Total RNA was isolated from the four purified cell populations, S1–S4 (Supplementary Figure S1), from each of the eight specimens as described above. Genome-wide gene expression analysis was performed using the GeneChip Human Gene 1.0 ST Array (Affymetrix, Santa Clara, CA). For each sample, 1 μg of high-quality total RNA was amplified and labeled (NuGen Ovation) and hybridized onto the microarray according to the manufacturer’s specifications. Data were processed and normalized using the Expression Console software (Affymetrix) with the standard Robust Multi-array Average (RMA) algorithm (13).
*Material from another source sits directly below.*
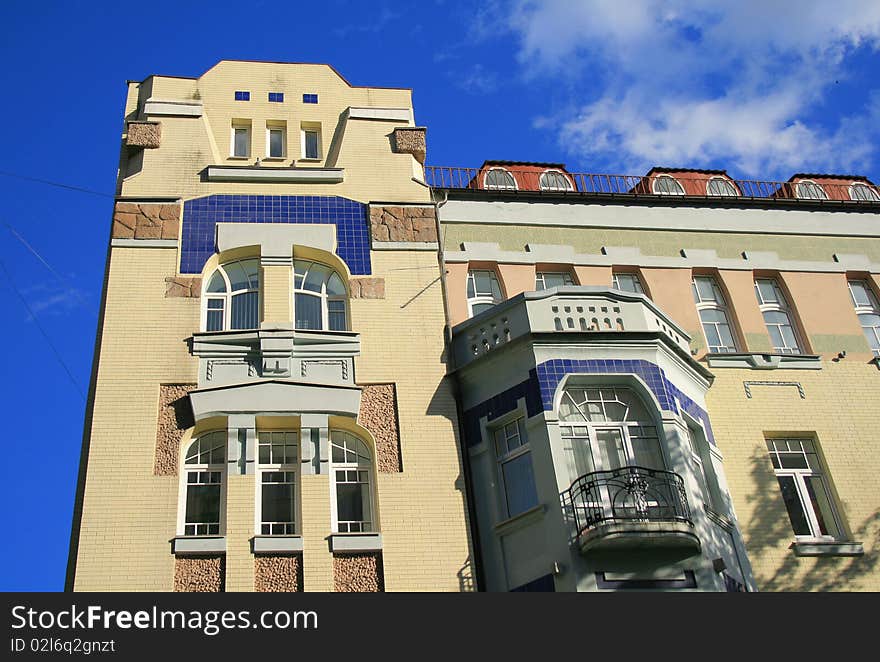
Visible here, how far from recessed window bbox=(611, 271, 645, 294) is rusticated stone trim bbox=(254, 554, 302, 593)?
29.2 ft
One sample was excluded because of poor data quality, resulting in a total of 31 samples from 4 developmental stages in 8 fetuses.
Chromatin immunoprecipitation (ChIP) was done as previously described (14) with modifications. Briefly, sorted S1 and S3 cells (see above) from normal bone marrow were crosslinked for 15 min at room temperature with 1% (wt/vol) formaldehyde (sigma, F8775), then lysed and sheared to 100–1000 bp in size with ChIP-IT Express Enzymatic Shearing Kit (Active Motif. Cat# 53035) according to manufacturer’s instruction. Sheared chromatin was immunoprecipitated with 10 μg anti-EBF1 antibody (Abnova, H00001879-D01P) or 10 μg anti-BCL11A antibody (abcam, Cat# ab19489) or non-specific IgG (Santa Cruz Biotechnology, Cat# sc-2025, performed as a negative control) using EZ-ChIP™ Chromatin Immunoprecipitation Kit (Millipore, Cat# 17-371) following the kit instruction manual. The agarose beads were washed and the bound chromatin was eluted. The ChIPed and input chromatin were incubated overnight at 65°C for reversal of crosslinking. Samples were then treated with RNase A and proteinase K and purified with a Spin Filter from EZ ChIP—a Chromatin Immunoprecipitation Kit (Millipore, Cat# 17-371). Chromatin was end repaired, ligated to a linker and amplified by linker-mediated PCR (LM-PCR) using GeneAmp High Fidelity PCR System (ABI, Cat# 4328212). Amplified ChIP and input DNA were purified with MinElute Reaction Cleanup Kit (Qiagen, Cat# 28204) and normalized to ~30 ng/µl.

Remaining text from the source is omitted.